The event highlighted the importance of public housing for DC’s low-income families and ensuring mixed-income neighborhoods. Public housing serves a mix of incomes: from those unable to work due to disability and seniors, to adults working full-time or more at low-wage jobs. Unlike other types of “affordable housing,” public housing is the only type of housing for low-income families that is truly responsive to a family’s ability to pay. Every resident pays 30% of their monthly income on rent, abiding by the HUD definition of housing affordability.

DC’s public housing stock has been diminished from 20,000 to 8,000 units currently. For years, the DC Housing Authority has neglected maintenance, repairs, and capital developments. A common justification for demolishing or “redeveloping” public housing is the condition of the buildings, even though the agency has not properly maintained existing buildings serving current residents.

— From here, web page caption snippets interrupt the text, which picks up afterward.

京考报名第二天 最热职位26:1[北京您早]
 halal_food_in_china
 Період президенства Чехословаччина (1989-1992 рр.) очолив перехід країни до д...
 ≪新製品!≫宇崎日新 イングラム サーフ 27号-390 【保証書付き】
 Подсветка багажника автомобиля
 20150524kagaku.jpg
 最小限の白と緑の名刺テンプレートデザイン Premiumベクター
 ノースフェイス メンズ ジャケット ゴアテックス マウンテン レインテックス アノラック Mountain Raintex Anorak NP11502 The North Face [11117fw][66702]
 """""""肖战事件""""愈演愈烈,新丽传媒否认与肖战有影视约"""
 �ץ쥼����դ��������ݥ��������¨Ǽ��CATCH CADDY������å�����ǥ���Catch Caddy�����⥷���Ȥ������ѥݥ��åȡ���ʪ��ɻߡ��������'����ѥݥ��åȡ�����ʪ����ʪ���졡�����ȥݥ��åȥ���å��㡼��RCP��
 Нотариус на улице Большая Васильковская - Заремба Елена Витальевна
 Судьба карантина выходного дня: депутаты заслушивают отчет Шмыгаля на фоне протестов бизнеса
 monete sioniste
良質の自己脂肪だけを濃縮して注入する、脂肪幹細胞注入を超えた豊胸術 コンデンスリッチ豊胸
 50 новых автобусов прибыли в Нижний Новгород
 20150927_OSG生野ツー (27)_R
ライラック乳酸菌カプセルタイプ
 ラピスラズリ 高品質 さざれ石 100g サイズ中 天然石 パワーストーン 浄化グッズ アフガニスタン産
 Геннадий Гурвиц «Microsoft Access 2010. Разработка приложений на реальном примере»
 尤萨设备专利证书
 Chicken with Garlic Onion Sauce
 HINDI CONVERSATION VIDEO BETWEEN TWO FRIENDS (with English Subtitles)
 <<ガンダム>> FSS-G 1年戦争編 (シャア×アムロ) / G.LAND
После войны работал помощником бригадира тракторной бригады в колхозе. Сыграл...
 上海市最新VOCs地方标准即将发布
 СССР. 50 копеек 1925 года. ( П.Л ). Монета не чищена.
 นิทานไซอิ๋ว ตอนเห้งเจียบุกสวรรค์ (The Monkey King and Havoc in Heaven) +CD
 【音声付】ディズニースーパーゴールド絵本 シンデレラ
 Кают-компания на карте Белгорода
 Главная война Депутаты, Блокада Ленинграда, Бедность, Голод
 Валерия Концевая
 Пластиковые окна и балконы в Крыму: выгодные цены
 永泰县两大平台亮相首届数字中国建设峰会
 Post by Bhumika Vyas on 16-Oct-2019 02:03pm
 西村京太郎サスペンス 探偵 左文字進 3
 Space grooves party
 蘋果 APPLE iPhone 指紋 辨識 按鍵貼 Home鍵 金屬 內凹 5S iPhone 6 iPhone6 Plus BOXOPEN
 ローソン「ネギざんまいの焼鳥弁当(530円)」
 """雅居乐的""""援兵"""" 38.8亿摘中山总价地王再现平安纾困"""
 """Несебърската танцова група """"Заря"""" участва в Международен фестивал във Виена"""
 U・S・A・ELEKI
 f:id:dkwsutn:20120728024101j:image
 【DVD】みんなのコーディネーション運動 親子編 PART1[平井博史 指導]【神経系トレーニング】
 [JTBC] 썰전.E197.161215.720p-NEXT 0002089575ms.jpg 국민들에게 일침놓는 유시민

Our public housing in Southwest is at risk, with Greenleaf marked for “redevelopment” as soon as the city can get funding to support the project. However, the presentation and the speakers stressed the importance of preserving and expanding the city’s public housing and shared examples of how badly recent attempts at redevelopment have impacted residents in other neighborhoods. People who are displaced from public housing face instability and a devastating loss of community. The speakers shared a number of stories about friends and neighbors who had fallen into depression when forced to move from their homes and the elderly who had passed away alone shortly after being separated from their community.

We have an opportunity to come together in Southwest to support our neighbors in Greenleaf and to advocate for preserving and expanding public housing in our community. As we engage in discussions around the Small Area Plan and other types of development in the area, we should keep in mind that if Greenleaf is to be redeveloped, the plan must be developed with active involvement of residents and respond to their needs.